Exercise:
Below are records; transcribe only the line with "At what distance from the viewer" and those after it, through the last line, without any change.

Record extracts:
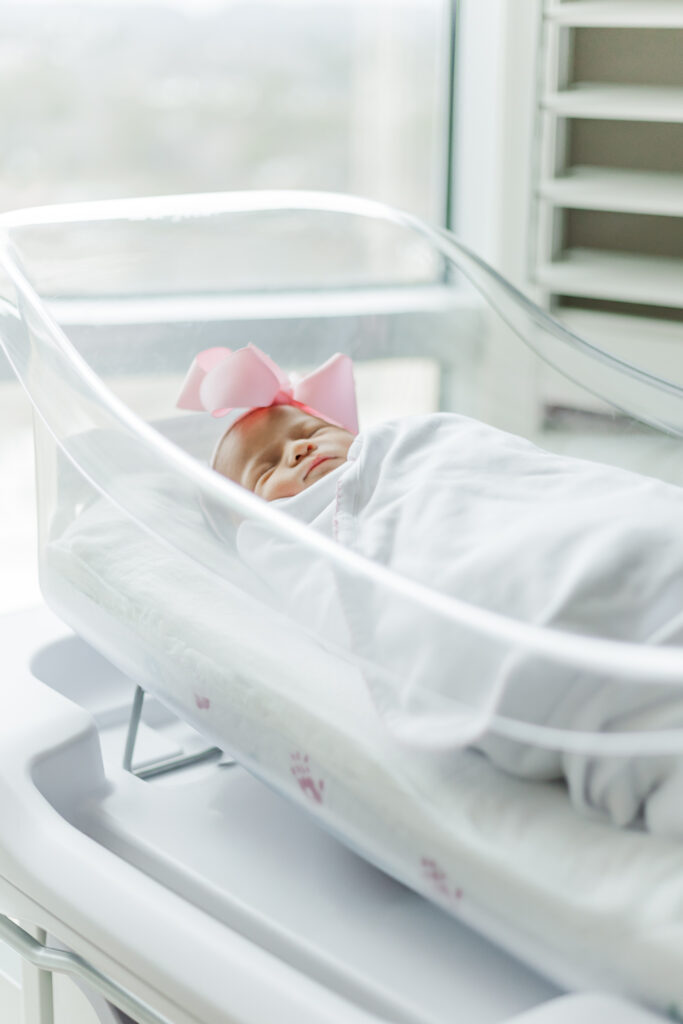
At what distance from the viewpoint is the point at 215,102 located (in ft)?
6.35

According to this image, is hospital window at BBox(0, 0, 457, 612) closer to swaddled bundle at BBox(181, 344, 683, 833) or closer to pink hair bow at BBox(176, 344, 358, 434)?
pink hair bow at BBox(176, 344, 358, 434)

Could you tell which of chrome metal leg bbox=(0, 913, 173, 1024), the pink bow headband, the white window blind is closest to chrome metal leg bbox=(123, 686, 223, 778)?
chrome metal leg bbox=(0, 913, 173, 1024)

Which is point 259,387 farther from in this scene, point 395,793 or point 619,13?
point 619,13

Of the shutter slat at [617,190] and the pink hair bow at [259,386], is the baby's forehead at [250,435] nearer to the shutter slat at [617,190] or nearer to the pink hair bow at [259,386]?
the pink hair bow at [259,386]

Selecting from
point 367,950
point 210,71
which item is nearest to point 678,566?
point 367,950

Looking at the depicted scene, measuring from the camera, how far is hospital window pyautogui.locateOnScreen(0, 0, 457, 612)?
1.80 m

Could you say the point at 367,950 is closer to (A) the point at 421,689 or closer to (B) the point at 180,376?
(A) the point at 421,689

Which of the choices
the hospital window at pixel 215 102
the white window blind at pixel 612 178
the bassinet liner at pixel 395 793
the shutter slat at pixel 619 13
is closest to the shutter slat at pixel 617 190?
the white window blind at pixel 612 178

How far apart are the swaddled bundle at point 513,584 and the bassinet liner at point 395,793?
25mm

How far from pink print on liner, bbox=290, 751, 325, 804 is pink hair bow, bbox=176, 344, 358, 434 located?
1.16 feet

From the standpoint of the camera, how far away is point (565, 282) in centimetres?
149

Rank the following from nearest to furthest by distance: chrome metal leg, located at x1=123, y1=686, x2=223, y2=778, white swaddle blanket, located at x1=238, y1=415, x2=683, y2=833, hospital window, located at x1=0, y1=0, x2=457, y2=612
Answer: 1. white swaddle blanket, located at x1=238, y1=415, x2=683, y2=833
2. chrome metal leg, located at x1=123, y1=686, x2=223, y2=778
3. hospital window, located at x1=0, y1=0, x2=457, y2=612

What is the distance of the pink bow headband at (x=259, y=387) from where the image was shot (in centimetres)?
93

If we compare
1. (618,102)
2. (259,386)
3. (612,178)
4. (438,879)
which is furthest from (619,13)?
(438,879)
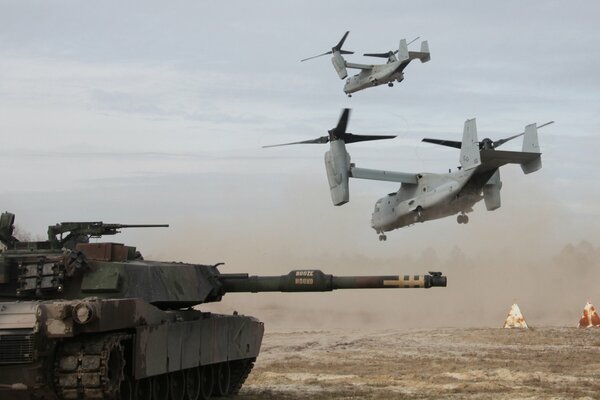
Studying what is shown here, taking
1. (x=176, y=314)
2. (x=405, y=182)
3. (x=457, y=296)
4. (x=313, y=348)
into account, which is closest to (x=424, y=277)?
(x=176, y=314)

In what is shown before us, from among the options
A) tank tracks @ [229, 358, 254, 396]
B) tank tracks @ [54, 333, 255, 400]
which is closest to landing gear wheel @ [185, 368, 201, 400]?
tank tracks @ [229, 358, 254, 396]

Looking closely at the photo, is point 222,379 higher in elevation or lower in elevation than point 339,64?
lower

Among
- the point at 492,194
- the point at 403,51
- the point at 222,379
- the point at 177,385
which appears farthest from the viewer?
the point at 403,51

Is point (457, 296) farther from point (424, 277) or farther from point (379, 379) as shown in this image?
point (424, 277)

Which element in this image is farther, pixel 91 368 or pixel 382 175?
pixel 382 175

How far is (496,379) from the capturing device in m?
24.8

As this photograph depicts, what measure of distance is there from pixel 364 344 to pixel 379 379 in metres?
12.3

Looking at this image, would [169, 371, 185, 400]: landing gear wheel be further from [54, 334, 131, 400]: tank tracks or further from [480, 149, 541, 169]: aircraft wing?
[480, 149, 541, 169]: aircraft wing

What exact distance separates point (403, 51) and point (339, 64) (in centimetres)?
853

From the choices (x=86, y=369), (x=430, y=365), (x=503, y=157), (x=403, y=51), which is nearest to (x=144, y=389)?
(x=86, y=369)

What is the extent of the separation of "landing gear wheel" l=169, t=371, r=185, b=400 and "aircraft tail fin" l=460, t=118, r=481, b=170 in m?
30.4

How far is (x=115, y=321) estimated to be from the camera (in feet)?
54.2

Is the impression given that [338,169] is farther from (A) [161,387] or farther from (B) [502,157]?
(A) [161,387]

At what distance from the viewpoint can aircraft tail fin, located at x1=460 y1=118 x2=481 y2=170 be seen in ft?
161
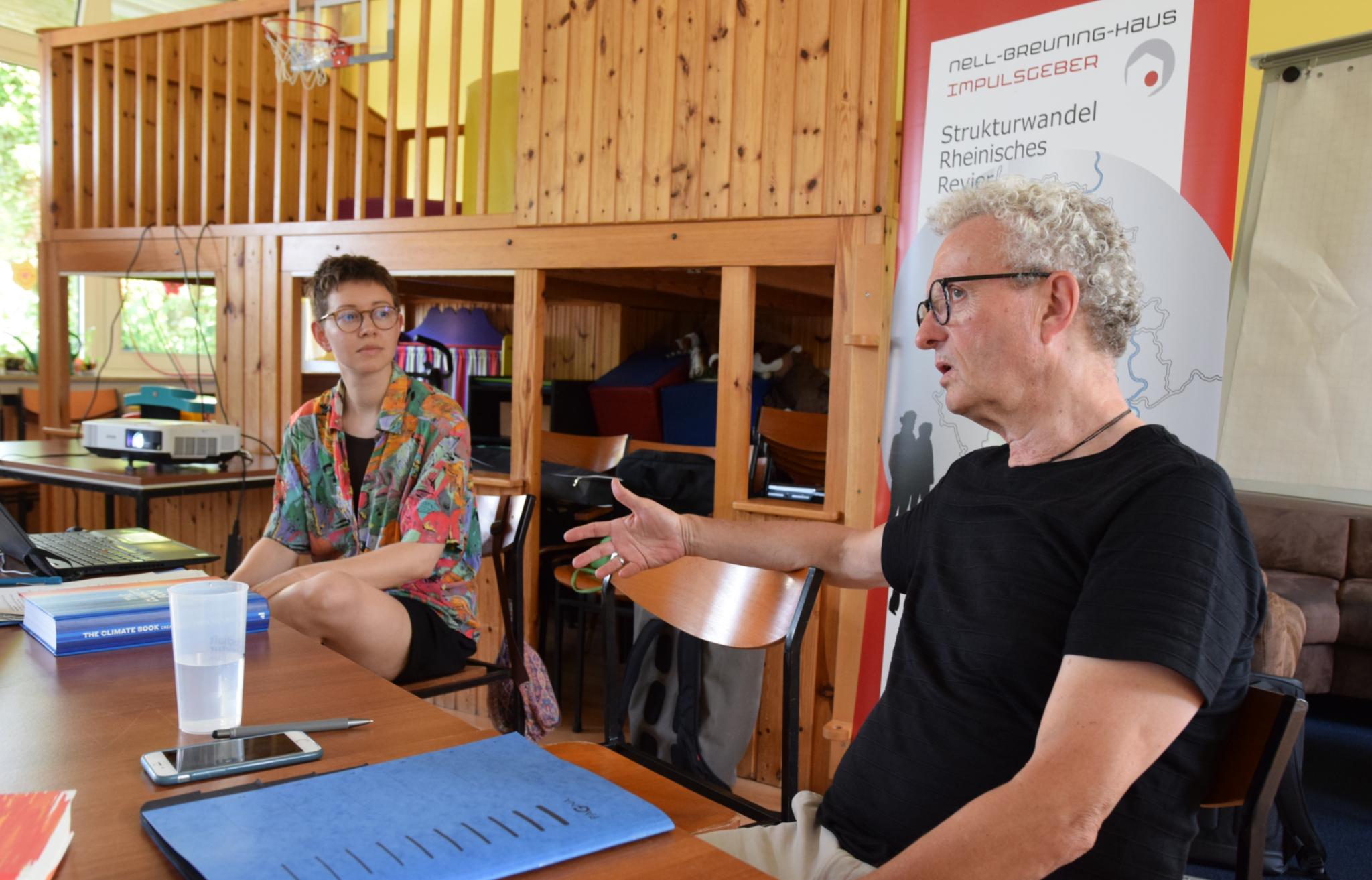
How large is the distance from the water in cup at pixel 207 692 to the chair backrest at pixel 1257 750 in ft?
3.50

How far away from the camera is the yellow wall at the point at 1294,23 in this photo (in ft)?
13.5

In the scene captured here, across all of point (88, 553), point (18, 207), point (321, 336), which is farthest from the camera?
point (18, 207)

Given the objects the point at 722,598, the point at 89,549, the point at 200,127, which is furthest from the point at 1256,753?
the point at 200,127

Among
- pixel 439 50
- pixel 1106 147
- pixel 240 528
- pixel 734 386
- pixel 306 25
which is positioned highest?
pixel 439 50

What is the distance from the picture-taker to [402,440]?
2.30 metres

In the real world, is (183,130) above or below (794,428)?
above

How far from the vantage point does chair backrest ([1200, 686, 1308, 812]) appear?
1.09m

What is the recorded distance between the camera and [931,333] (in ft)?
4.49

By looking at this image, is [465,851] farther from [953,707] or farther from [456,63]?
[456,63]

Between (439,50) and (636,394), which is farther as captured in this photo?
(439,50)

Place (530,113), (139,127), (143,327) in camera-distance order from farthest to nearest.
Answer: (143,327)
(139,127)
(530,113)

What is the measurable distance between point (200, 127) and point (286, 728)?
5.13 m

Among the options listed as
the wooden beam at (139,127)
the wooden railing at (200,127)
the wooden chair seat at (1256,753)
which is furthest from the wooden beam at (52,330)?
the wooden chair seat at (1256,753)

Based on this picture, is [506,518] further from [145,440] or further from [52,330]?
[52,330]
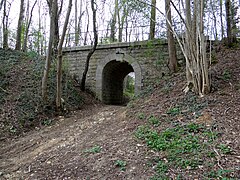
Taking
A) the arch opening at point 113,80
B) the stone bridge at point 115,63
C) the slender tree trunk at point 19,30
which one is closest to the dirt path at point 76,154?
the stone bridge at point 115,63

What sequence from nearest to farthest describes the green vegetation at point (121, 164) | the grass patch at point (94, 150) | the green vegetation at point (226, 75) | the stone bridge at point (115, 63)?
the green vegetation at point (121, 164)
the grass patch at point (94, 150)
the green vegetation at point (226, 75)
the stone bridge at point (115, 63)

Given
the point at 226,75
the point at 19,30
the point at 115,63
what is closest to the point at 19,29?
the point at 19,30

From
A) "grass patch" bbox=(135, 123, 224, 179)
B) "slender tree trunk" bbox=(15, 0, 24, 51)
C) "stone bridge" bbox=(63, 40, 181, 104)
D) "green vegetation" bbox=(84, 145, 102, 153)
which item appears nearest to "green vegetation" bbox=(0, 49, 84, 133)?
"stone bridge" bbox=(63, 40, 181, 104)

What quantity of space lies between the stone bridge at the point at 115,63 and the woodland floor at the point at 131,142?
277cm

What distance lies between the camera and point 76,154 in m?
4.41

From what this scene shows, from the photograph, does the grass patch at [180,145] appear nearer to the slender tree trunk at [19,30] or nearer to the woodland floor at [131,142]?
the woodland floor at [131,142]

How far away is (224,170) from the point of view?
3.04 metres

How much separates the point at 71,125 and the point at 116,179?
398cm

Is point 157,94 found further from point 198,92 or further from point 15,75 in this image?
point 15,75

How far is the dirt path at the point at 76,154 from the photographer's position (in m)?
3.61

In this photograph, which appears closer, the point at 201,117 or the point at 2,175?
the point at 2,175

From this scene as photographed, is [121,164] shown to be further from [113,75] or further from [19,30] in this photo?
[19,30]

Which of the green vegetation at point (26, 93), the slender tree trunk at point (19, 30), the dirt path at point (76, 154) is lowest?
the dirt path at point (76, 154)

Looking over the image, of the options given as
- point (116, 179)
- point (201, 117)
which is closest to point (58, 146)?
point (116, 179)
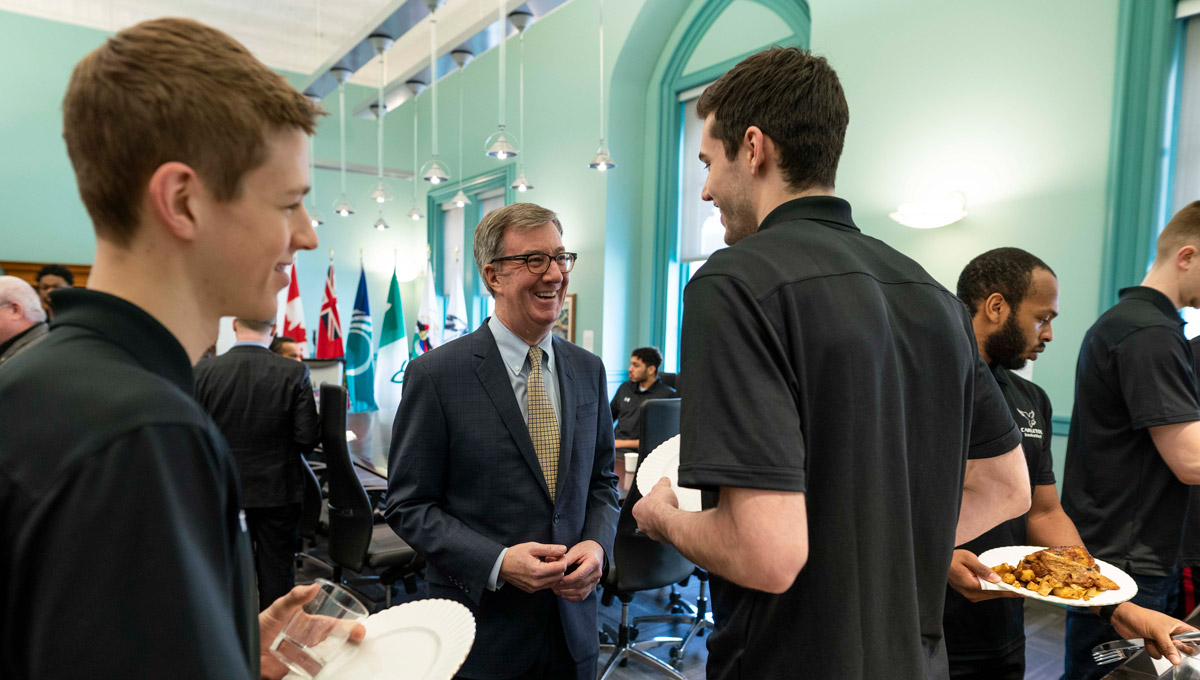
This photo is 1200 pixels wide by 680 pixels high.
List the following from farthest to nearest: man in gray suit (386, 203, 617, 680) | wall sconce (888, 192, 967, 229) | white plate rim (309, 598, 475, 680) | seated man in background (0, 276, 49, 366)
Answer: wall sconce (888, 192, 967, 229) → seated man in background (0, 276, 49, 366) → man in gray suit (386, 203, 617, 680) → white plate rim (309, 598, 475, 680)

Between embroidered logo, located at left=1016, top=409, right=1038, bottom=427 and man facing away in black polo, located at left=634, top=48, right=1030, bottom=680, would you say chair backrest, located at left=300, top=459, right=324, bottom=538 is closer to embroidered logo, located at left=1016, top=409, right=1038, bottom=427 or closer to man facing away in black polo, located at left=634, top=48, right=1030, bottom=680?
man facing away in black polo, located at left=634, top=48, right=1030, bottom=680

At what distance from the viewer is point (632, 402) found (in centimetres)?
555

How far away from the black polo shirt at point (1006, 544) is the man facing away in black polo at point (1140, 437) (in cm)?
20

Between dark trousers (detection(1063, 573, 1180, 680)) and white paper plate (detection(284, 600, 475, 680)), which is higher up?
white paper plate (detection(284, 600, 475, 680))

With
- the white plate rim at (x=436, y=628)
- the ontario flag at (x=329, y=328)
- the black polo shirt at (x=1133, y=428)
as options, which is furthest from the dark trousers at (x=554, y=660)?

Response:
At what distance from the viewer is point (632, 402) found (in centimetres)?
555

How far away from the black polo shirt at point (1006, 544) is the man facing away in black polo at point (1140, 437) (in cm)?
20

Between dark trousers (detection(1063, 573, 1180, 680)) and white paper plate (detection(284, 600, 475, 680)), which is higher up?
white paper plate (detection(284, 600, 475, 680))

With
- the white plate rim at (x=436, y=628)
- the ontario flag at (x=329, y=328)
- the black polo shirt at (x=1133, y=428)
as options, which is furthest from the dark trousers at (x=554, y=660)?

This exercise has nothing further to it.